Since the passage of the 1990 Americans with Disabilities Act, the disability community has seen great progress. But people with disabilities are still vastly underrepresented in corporate America. The hardest nut to crack may be the boardroom.

People with disabilities are still nearly invisible on corporate boards and in the C-suite. Around the world, disability lags behind gender and ethnicity in board diversity considerations. In the 2023 Disability Index, a benchmark survey for disability inclusion, just 7% of 485 participating companies reported having a board member with a disability, making it difficult to track representation.

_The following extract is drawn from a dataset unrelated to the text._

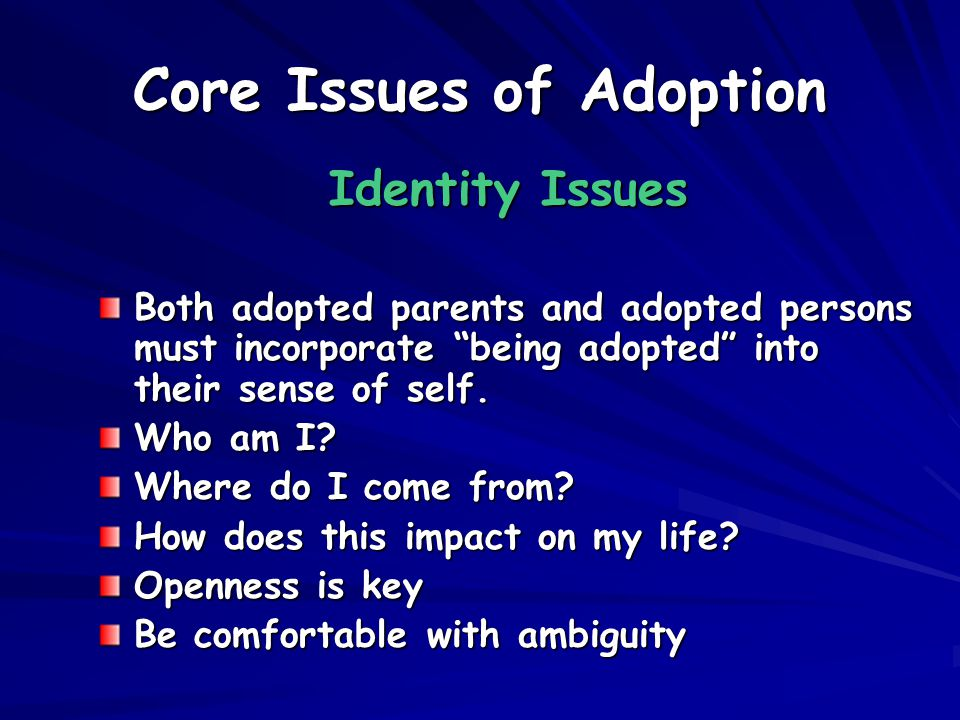 Core Issues of Adoption Identity Issues Both adopted parents and adopted persons must incorporate being adopted into their sense of self.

People with disabilities bring a unique set of life-learned skills and perspectives that help boards make better decisions, which benefits both companies and their shareholders. Accenture found that when companies champion disability in the workplace, they report 28% higher revenue, 30% higher profit margin and superior shareholder returns.Last year, Nasdaq passed a board diversity ruling that included women, underrepresented minorities and LGBTQ+ people, but left out people with disabilities. This omission catalyzed the disability rights community to rally around a new approach that relies on market forces rather than regulatory action.

Disability:IN released a legal brief, facilitated by Thomson Reuters Foundation, that revealed how the London Stock Exchange and the Toronto Stock Exchange implemented board disclosure requirements to include people with disabilities for their listed companies. The report also found that many public companies are starting to monitor disability data because of market forces and increasing investor demand for measures of social impact.